*** TEXTO PARA LEITURA
Monday, September 21, 2015

O Passarinho


Às vezes, depois da almoço, eu vou estudar num paradisíaco saguão do anexo do campus. Ali, há sofás macios, espaçosos e devolutos para jibioar à vontade nas primeiras horas vespertinas, principalmente depois das 13 horas, quando o período das aulas da tarde começa, e os corredores ficam sonolentos e vazios.

O saguão tem um pé direito grande, equivalente a dois andares. O espaço equivalente à divisória deles corresponde a um espaço que contempla uma visão privilegiada da rua, através de um janelão, cuja seção superior é composto por vidros que naturalmente não podem ser abertos. Esse mesmo janelão é dividido, na altura da separação dos respectivos andares por uma estreita soleira de concreto. Recuado, o andar de cima parece um mezanino com vista para a tarde fatigada que passa.

A visão é idílica; é possível enxergar, a partir das copas das árvores rentes ao frontão do prédio, o Planetário, a esquina da Ipiranga e seu movimento de carros e ônibus, o prédio antigo da Psicologia. De cinco em cinco minutos, o São Manoel encosta na parada logo em frente, e descarrega magotes de alunos.

Hoje eles foram surpreendidos pela chuva. O tempo pareceu seco pela manhã. Depois das dez, começou a precipitação. A chuva era esparsa; depois, o tempo abria, como se fosse formar-se finalmente uma tarde de sol aberto. Logo, nuvens escuras (azuladas) apareciam. Troveja: e todos correm para proteger-se da tempestade em marcha.
******
*** DADOS APRESENTADOS
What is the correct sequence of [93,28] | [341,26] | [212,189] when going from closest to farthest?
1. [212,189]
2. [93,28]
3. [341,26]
******
■ OBJETIVOS
1. Responda com base no texto sobre o saguão do campus:
(a) A partir de que horário começa o período das aulas da tarde?
(b) Com que frequência o São Manoel encosta na parada em frente?
(c) Depois de que hora começou a precipitação no dia descrito?
2. Prossiga o texto sobre o saguão do campus a partir da última frase apresentada.
As linhas não têm relação alguma com o texto sobre o saguão do campus.

■ RESPOSTAS EM SEQUÊNCIA
1.
(a) A partir das 13 horas.
(b) De cinco em cinco minutos.
(c) Depois das dez.

2.
Foi quando ele apareceu. Um dos sabiás que cantam pelas copas das árvores da praça ao lado, não sei como, acabou entrando prédio adentro. Sem saída, foi parar no topo do janelão.

Lá de cima, ele tinha uma vista melhor que a de qualquer um de nós. Porém, viu que o vidro proibia. O rufar de asas chamou a atenção de uma moça, sentada num sofá do outro lado do saguão. ela tentou fazer contato com o pássaro assobiando. distraído, tirei os olhos do livro que tinha no colo e olhei para ela. Sorrindo, a moça apontou o bichinho perdido, lá no alto.

Ela tentava chamar a atenção do animal. Perdido, ele fazia um movimento repetitivo de ir do topo dos janelões, bicando o vidro ao mesmo tempo em que tentava manter-se no ar como um desajeitado colibri - provavelmente sem entender o porquê de, a despeito de ver a transcendente paisagem à sua frente, ele não conseguia sair dali.

Cansado, o sabiá pousa na soleira (ou uma divisória à guisa de soleira para passarinhos perdidos). Minutos depois, tenta de novo. Vai de cima a baixo batendo as asas e bicando a janela, até voltar ao ponto de partida. Toda vez que ele parte para a sua empreitada, nós (já éramos três) olhávamos o movimento pacientemente desesperado do passarinho.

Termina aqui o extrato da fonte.